LONDON MARKET ADJUSTMENTS While everybody will agree that a return
of " bad " money to France is a welcome development and one which should ultimately benefit this country if it revitalises French trade, it will be all the better, from the point of view of easy adjust- ment, if the money leaves London in a steady stream rather than a sudden rush. The two markets most directly con- cerned, the gilt-edged and Kaffir sections, have negotiated the first phase remarkably well. French sales of Kaffir shares have been comfortably absorbed by London and the Cape, and gilt-edged, after wilting at first, have already recovered their poise. Provided the repatriation process continues to be gradual, I cannot see any need for worry in the London stock markets.
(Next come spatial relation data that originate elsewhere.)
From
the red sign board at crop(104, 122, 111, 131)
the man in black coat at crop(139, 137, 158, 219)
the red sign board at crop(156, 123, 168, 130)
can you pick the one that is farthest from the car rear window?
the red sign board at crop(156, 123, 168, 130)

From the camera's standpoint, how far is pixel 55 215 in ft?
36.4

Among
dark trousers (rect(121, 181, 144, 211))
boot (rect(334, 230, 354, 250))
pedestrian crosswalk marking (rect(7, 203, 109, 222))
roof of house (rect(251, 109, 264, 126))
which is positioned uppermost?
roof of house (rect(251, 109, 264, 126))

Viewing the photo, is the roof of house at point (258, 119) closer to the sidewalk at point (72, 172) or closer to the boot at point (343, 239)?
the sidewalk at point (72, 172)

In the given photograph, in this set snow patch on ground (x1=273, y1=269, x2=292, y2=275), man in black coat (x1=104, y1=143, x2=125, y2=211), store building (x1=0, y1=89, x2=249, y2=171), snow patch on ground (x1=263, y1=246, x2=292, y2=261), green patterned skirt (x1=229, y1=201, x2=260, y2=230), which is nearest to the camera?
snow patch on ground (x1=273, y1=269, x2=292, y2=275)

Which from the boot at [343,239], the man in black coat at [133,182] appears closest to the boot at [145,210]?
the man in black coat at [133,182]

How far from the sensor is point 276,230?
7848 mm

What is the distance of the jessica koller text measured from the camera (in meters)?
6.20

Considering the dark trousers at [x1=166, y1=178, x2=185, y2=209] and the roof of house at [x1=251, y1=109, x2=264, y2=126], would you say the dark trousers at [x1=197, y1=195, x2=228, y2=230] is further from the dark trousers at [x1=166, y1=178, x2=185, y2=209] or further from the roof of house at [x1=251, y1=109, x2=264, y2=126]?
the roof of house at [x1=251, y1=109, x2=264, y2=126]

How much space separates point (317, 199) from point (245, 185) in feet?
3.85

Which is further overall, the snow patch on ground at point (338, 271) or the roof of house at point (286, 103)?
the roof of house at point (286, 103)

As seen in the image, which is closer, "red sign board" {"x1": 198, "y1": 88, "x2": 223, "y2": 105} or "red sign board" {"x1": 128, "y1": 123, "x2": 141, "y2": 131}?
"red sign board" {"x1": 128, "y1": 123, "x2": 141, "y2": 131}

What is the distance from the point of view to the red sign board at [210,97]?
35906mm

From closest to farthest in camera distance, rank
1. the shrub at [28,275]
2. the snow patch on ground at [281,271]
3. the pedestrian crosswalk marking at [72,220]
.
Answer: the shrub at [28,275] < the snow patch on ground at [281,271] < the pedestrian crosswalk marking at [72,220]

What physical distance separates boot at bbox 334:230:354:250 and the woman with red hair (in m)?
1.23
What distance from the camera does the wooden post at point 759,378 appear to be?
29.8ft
Nor do I expect any disturbance in Lombard Street. Here and there the reshuffling of bank balances may cause bill-brokers to scurry round for accommodation but there should be no real stringency. As sterling is sold in the foreign exchange market, it now passes into the control of the Exchange Equalisation Account which liberates gold which is sent to France for conversion into francs. But the Exchange Account then uses its sterling balances to buy Treasury Bills, the effect being that the banks find their bill holdings reduced and their cash holdings enlarged. What is the implication ? That the banks may easily be induced, other things being equal, to use their additional cash in buying longer dated investments, in other words, to enter the gilt-edged market. Under our present arrangements, therefore, the withdrawal of French money, so far from depressing gilt-edged stocks, may actually set in motion a train of events making for higher prices.